The chief of the International Monetary Fund, Christine Lagarde, said "I hope that this whole thing can be closed and completed by mid-December -- I think it's important from a cash point of view."
Papandreou told reporters after his meeting with European leaders Wednesday, "I believe it's crucial that we show the world that we can live up to our obligations."
"This is not a question only of the program, this is a question of whether we want to remain in the eurozone."
Papandreou's stunning announcement Monday that he would stage a referendum roiled world financial markets and threw into question an ambitious and costly European deal worked out in torturous negotiations a week ago.
Merkel confirmed that Greece did not inform the rest of the eurozone about the referendum. "This did not happen in a coordinated fashion," she said.
She and Sarkozy summoned Papandreou to Cannes for talks Wednesday at which European leaders expressed their anger and pressed him to hold the referendum as soon as possible.
A "no" vote in the referendum would have enormous consequences not just for Greece but for the rest of Europe.
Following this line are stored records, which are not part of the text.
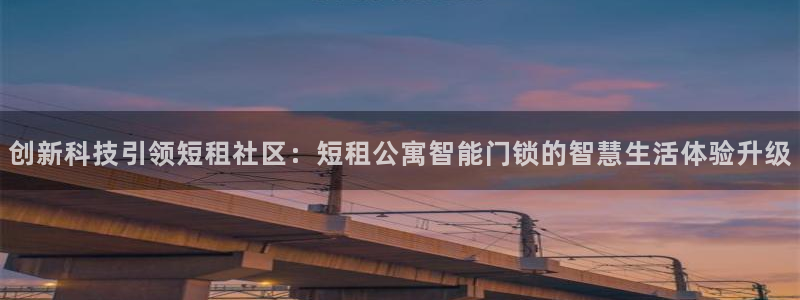 开丰娱乐平台地址查询：创新科技引领短租社区：短租公寓智能门锁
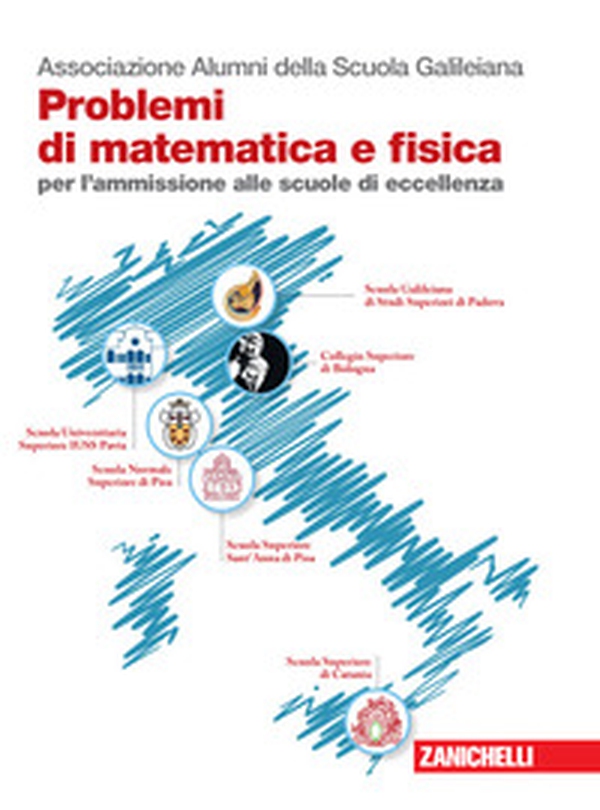 Problemi di matematica e fisica per l'ammissione alle scuole di eccellenza - Librerie.coop Problemi di matematica e fisica per l'ammissione alle scuole di eccellenza - Librerie.coop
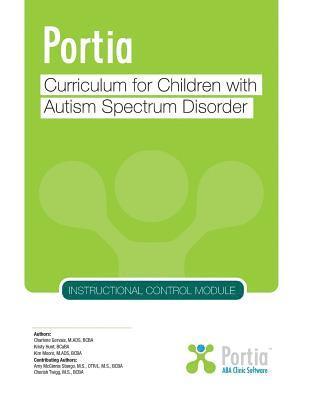 Portia Curriculum - Instructional Control: Curriculum for Children with Autism Spectrum Disorder 1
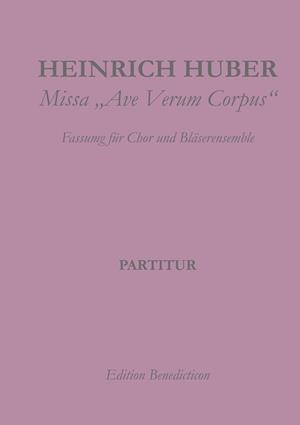 MISSA AVE VERUM CORPUS | 9783749496686 | HUBER, HEINRICH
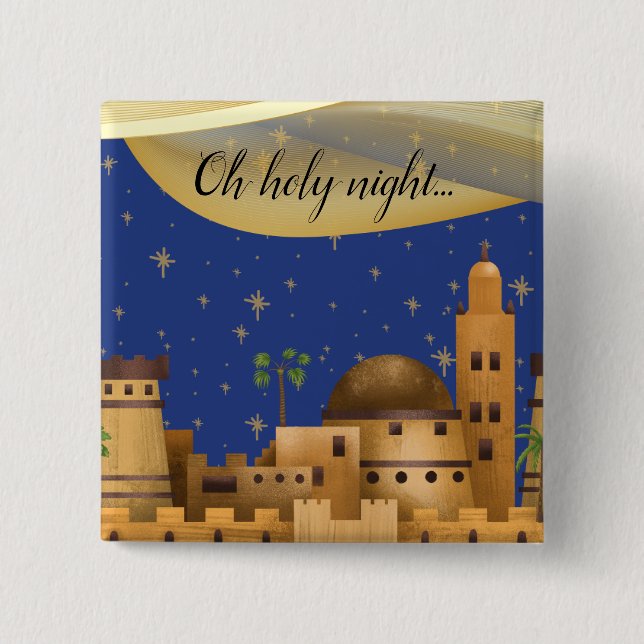 Oh Holy Night Bethlehem Button (Front)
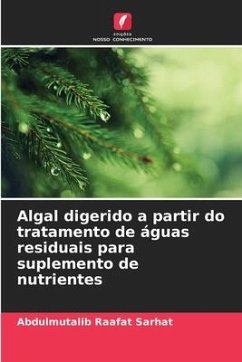 Algal digerido a partir do tratamento de águas residuais para suplemento de nutrientes - Raafat Sarhat, Abdulmutalib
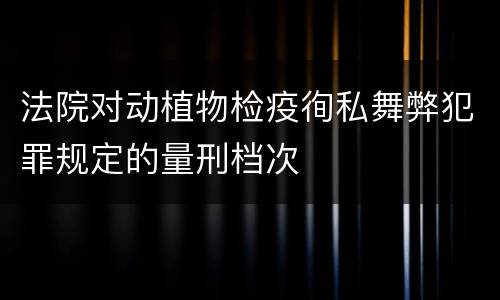 法院对动植物检疫徇私舞弊犯罪规定的量刑档次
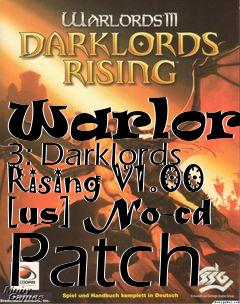 Box art for Warlords
3: Darklords Rising V1.00 [us] No-cd Patch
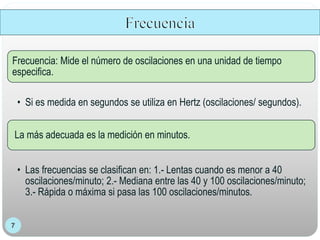Frecuencia: Mide el número de oscilaciones en una unidad de tiempo
especifica.
• Si es medida en segundos se utiliza en Hertz (oscilaciones/ segundos).
La más adecuada es la medición en minutos.
• Las frecuencias se clasifican en: 1.- Lentas cuando es menor a 40
oscilaciones/minuto; 2.- Mediana entre las 40 y 100 oscilaciones/minuto;
3.- Rápida o máxima si pasa las 100 oscilaciones/minutos.
 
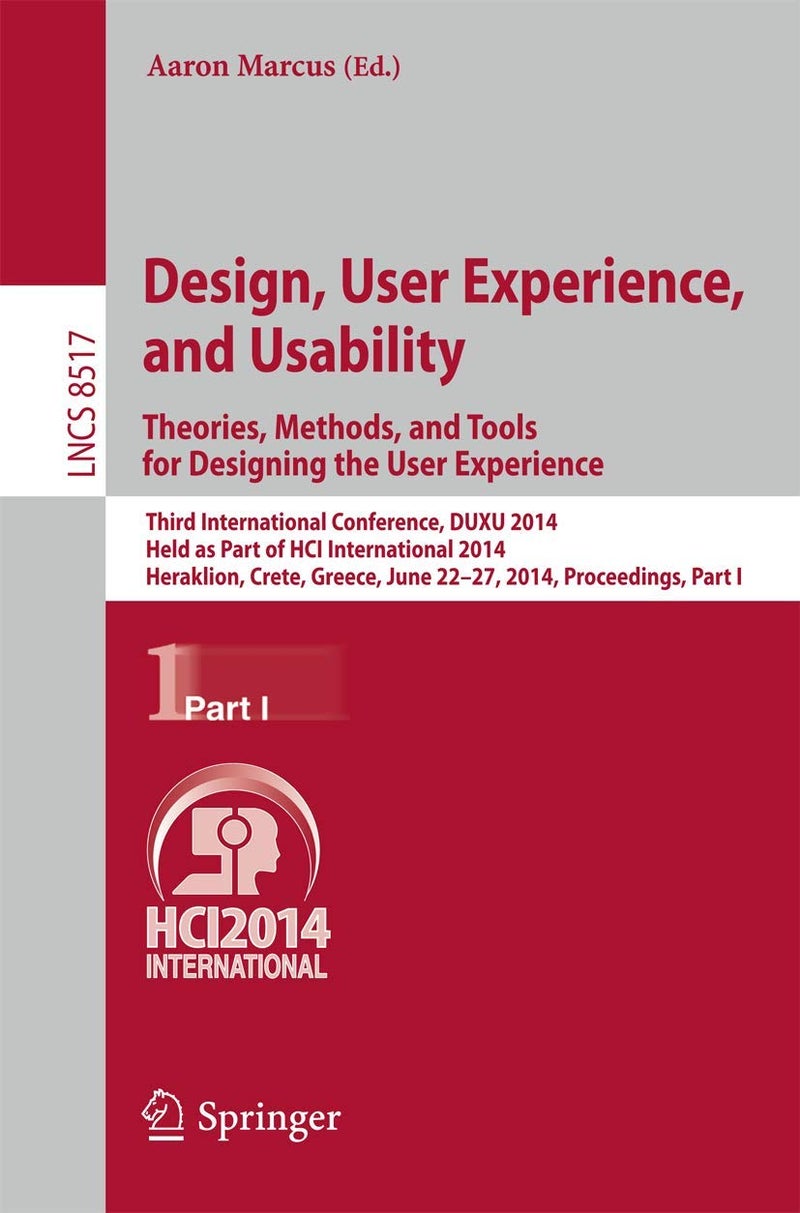 Design, User Experience, and Usability: Theories, Methods, and Tools for Designing the User Experience: Third International Conference, DUXU 2014, Held as Part of the HCI International 2014, Heraklion, Crete, Greece, June 22-27, 2014, Proceedings, Part I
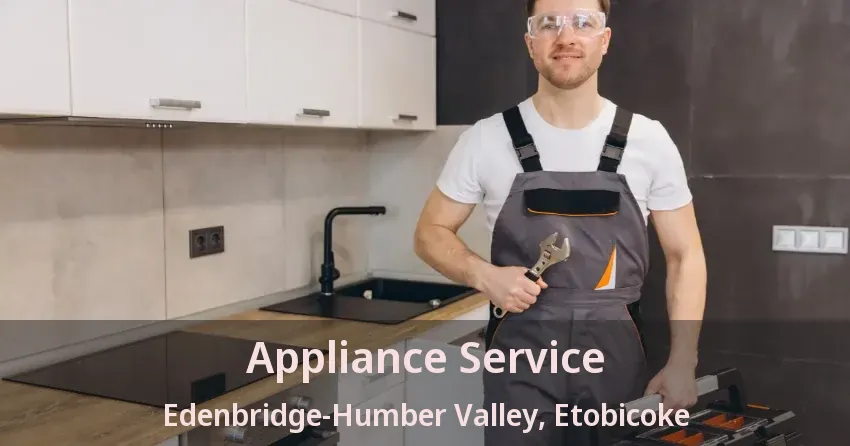 Appliance Service Edenbridge-Humber Valley, Etobicoke - ON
It could lead to a disorderly Greek default, force Greece out of the 17-nation eurozone, topple many fragile European banks and send the global economy spinning back into recession.
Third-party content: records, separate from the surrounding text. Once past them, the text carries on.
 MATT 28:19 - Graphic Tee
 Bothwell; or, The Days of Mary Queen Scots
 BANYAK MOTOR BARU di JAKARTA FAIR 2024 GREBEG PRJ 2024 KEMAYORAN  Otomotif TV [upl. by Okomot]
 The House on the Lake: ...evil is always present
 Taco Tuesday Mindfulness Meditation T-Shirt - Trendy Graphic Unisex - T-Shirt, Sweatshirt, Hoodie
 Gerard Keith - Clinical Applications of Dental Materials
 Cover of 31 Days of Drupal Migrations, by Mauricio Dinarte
Observers called Papandreou's pledge to let the Greek people themselves vote a "back me or sack me" move to make sure the Greek public will support the severe austerity measures looming ahead.
But a "no" vote in the referendum would have enormous consequences not just for Greece but for the rest of Europe. It could lead to a disorderly Greek default, force Greece out of the 17-nation eurozone, topple many fragile European banks and send the global economy spinning back into recession.
With this in mind, French President Nicolas Sarkozy, German Chancellor Angela Merkel and top European Union officials gathered at the Palais des Festivals, site of Cannes' famous film festival, for private talks ahead of their meeting with Papandreou.
Even scheduling the vote could scuttle a pending bailout loan Greece needs shortly to avoid default.
Eurozone finance ministers had already approved their portion of a euro8 billion ($11 billion) aid installment to Greece, but eurozone officials said Wednesday that the payout was conditional on additional austerity measures that Greece committed to as part of the new rescue deal.
"If these (reforms) are now being put in question in December by the referendum then we have a completely different situation," said one eurozone official, who was speaking on condition of anonymity because of the sensitivity of the issue.
The wait is also ramping up the pressure on Italy, the eurozone's third-largest economy, whose debts are enormous but which is considered too big to be bailed out. The yield on Italy's ten-year bonds -- a gauge of market concern -- rose to 6.19 percent Wednesday, uncomfortably close to the levels that prompted Greece, Portugal and Ireland to seek bailouts.
The very fates of some of the G-20 leaders and their own economies could well hinge on how Papandreou's gamble works out. Sarkozy and President Obama both face potentially tough re-election battles within the year.